Task goal: An exact reproduction of all the data is needed, with no images in it.

Supplied information:
::::::::::
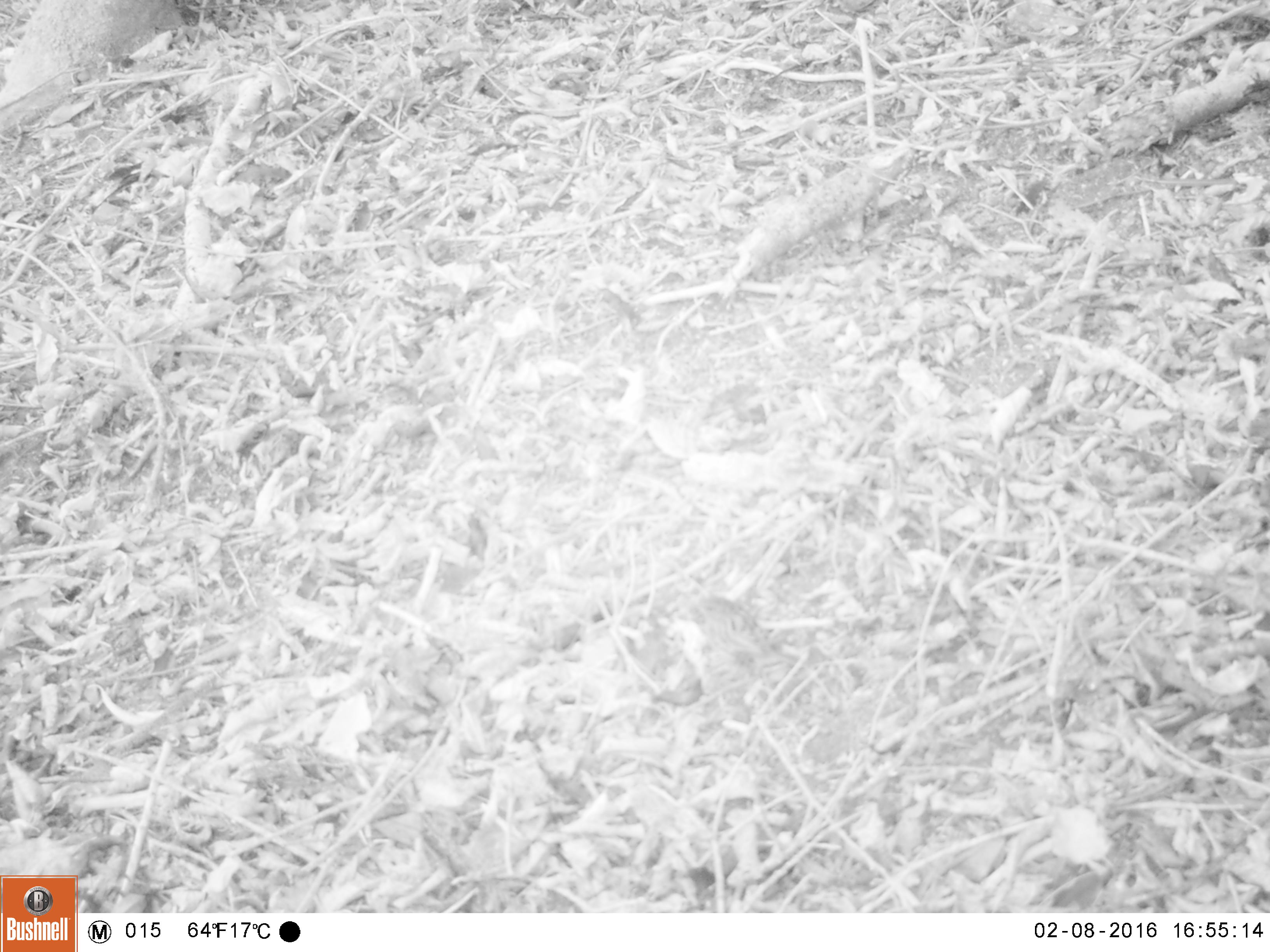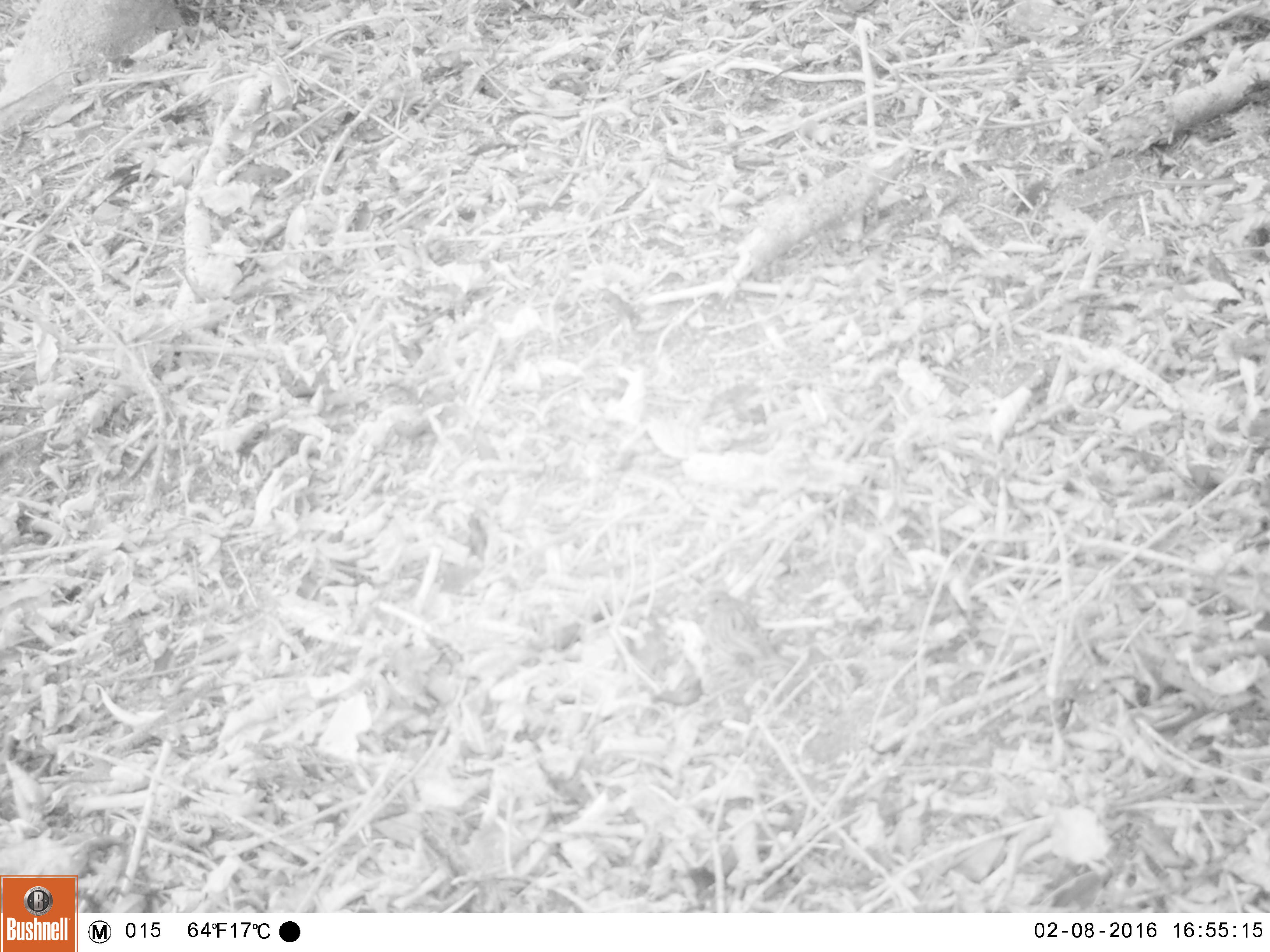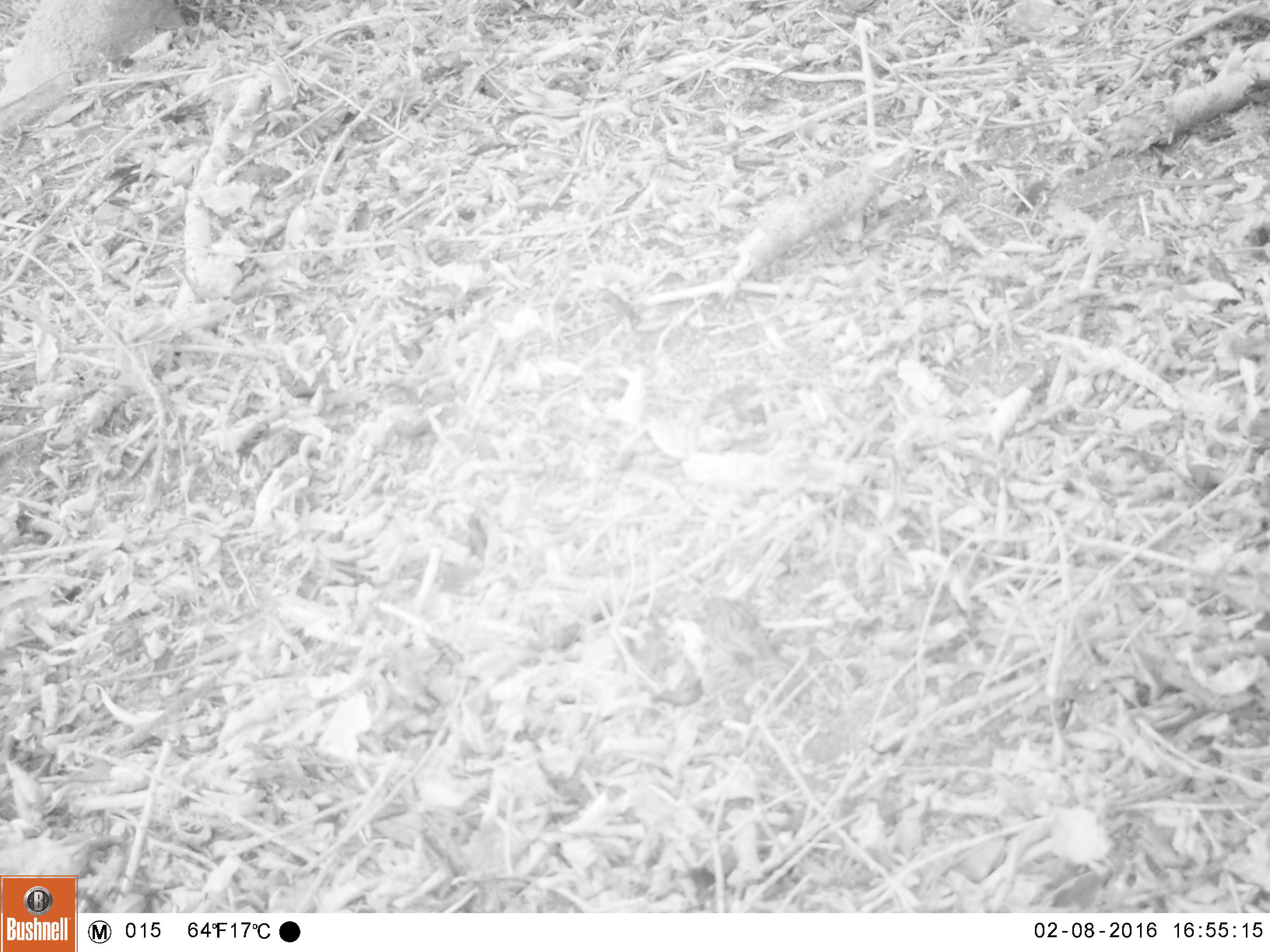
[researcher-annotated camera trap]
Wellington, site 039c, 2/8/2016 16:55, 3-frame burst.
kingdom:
::::::::::
Problem solution:
[researcher-annotated camera trap]
Wellington, site 039c, 2/8/2016 16:55, 3-frame burst.
kingdom:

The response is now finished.